What you should do:
Copy the passage of the text on checking JavaScript-loaded content from "In other words, the" to "via JavaScript properly?", swapping "Googlebot" for "Google's crawler".

Excerpted text:

###

How do we go about doing this?

Ask the client

Ask, and you shall receive! Seriously though, one of the quickest/easiest things you can do as a consultant is contact your POC (or developers on the account) and ask them. After all, these are the people who work on the website day-in and day-out!

“Hi [client], we’re currently doing a technical sweep on the site. One thing we check is if any crucial content (links, on-page content) gets loaded in via JavaScript. We will do some manual testing, but an easy way to confirm this is to ask! Could you (or the team) answer the following, please?

1. Are we using client-side JavaScript to load in important content?

2. If yes, can we get a bulleted list of where/what content is loaded in via JavaScript?”

Check manually

Even on a large e-commerce website with millions of pages, there are usually only a handful of important page templates. In my experience, it should only take an hour max to check manually. I use the Chrome Web Developers plugin, disable JavaScript from there, and manually check the important templates of the site (homepage, category page, product page, blog post, etc.)

In the example above, once we turn off JavaScript and reload the page, we can see that we are looking at a blank page.

As you make progress, jot down notes about content that isn’t being loaded in, is being loaded in wrong, or any internal linking that isn’t working properly.

At the end of this step we should know if the domain in question relies on JavaScript to load/change on-page content or links. If the answer is yes, we should also know where this happens (homepage, category pages, specific modules, etc.)

Crawl

You could also crawl the site (with a tool like Screaming Frog or Sitebulb) with JavaScript rendering turned off, and then run the same crawl with JavaScript turned on, and compare the differences with internal links and on-page elements.

For example, it could be that when you crawl the site with JavaScript rendering turned off, the title tags don’t appear. In my mind this would trigger an action to crawl the site with JavaScript rendering turned on to see if the title tags do appear (as well as checking manually).

Example

For our example, I went ahead and did a manual check. As we can see from the screenshot below, when we disable JavaScript, the content does not load.

In other words, the answer to our first question for this pages is “yes, JavaScript is being used to load in crucial parts of the site.”

Question 2: If yes, is Googlebot seeing the content that’s loaded in via JavaScript properly?

If your client is relying on JavaScript on certain parts of their website (in our example they are), it is our job to try and replicate how Google is actually seeing the page(s). We want to answer the question, “Is Google seeing the page/site the way we want it to?”

In order to get a more accurate depiction of what Googlebot is seeing, we need to attempt to mimic how it crawls the page.

How do we do that?

Use Google’s new mobile-friendly testing tool

At the moment, the quickest and most accurate way to try and replicate what Googlebot is seeing on a site is by using Google’s new mobile friendliness tool. My colleague Dom recently wrote an in-depth post comparing Search Console Fetch and Render, Googlebot, and the mobile friendliness tool. His findings were that most of the time, Googlebot and the mobile friendliness tool resulted in the same output.

In Google’s mobile friendliness tool, simply input your URL, hit “run test,” and then once the test is complete, click on “source code” on the right side of the window. You can take that code and search for any on-page content (title tags, canonicals, etc.) or links. If they appear here, Google is most likely seeing the content.

###

Recorded information:

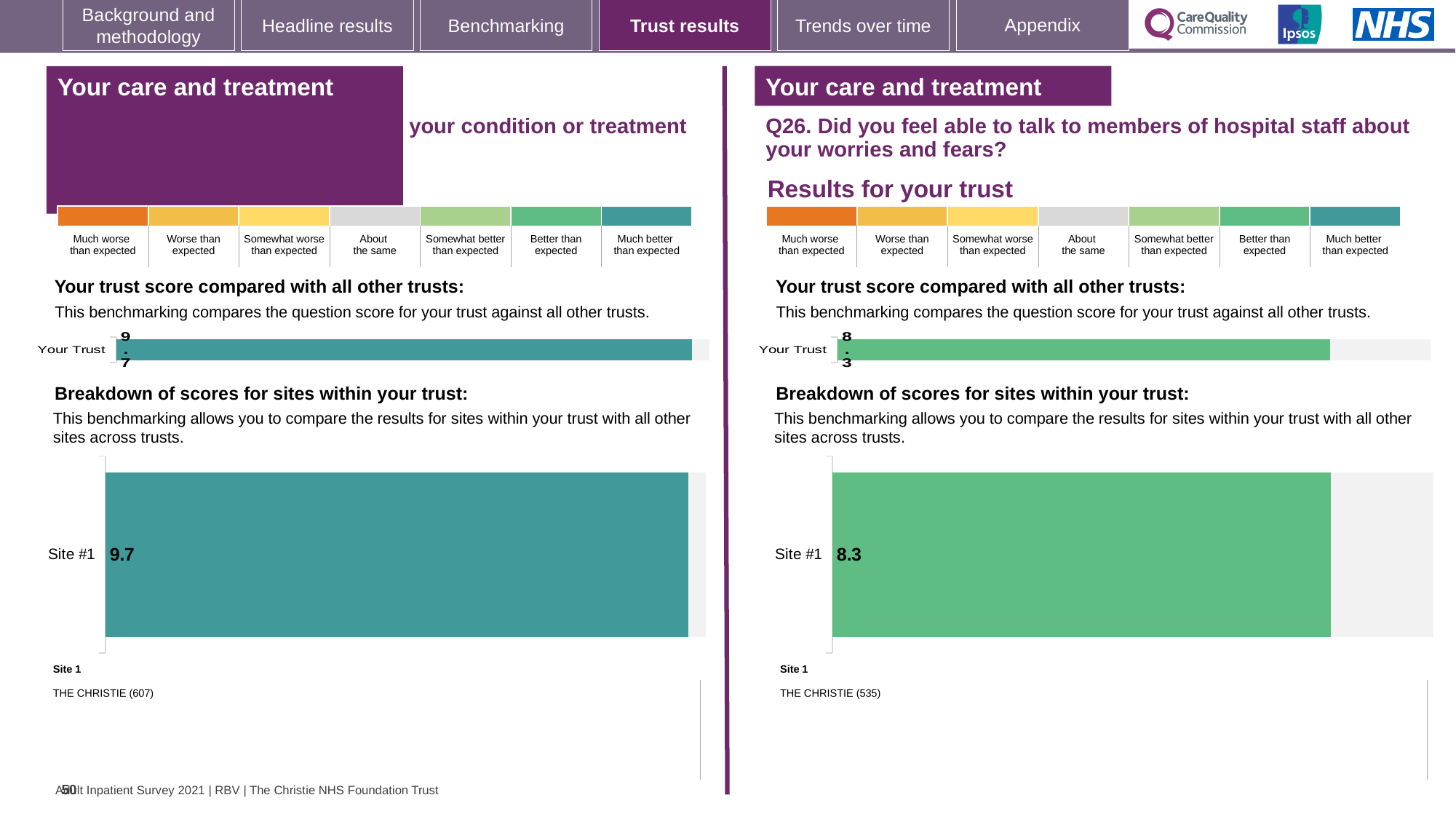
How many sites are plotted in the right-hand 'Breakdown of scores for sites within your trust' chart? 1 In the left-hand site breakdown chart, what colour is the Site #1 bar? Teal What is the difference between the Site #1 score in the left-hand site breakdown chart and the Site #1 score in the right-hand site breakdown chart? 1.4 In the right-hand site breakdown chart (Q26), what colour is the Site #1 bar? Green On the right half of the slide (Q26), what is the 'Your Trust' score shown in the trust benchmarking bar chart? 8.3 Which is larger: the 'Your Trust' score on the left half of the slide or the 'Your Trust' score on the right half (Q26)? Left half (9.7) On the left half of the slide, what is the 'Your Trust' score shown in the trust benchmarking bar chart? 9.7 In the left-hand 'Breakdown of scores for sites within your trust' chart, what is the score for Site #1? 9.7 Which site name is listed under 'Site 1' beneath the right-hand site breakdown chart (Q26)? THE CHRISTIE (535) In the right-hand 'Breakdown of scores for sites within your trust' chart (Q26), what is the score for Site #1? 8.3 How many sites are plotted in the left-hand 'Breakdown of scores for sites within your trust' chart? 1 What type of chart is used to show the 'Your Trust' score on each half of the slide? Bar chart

###

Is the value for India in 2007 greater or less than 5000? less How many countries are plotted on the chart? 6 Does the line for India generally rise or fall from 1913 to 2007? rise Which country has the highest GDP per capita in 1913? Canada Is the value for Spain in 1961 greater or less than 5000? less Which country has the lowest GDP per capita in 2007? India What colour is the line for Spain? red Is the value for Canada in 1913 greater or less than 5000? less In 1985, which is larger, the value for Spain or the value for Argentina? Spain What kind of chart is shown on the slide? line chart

###

Answer to this exercise:
In other words, the answer to our first question for this pages is “yes, JavaScript is being used to load in crucial parts of the site.”

Question 2: If yes, is Google's crawler seeing the content that’s loaded in via JavaScript properly?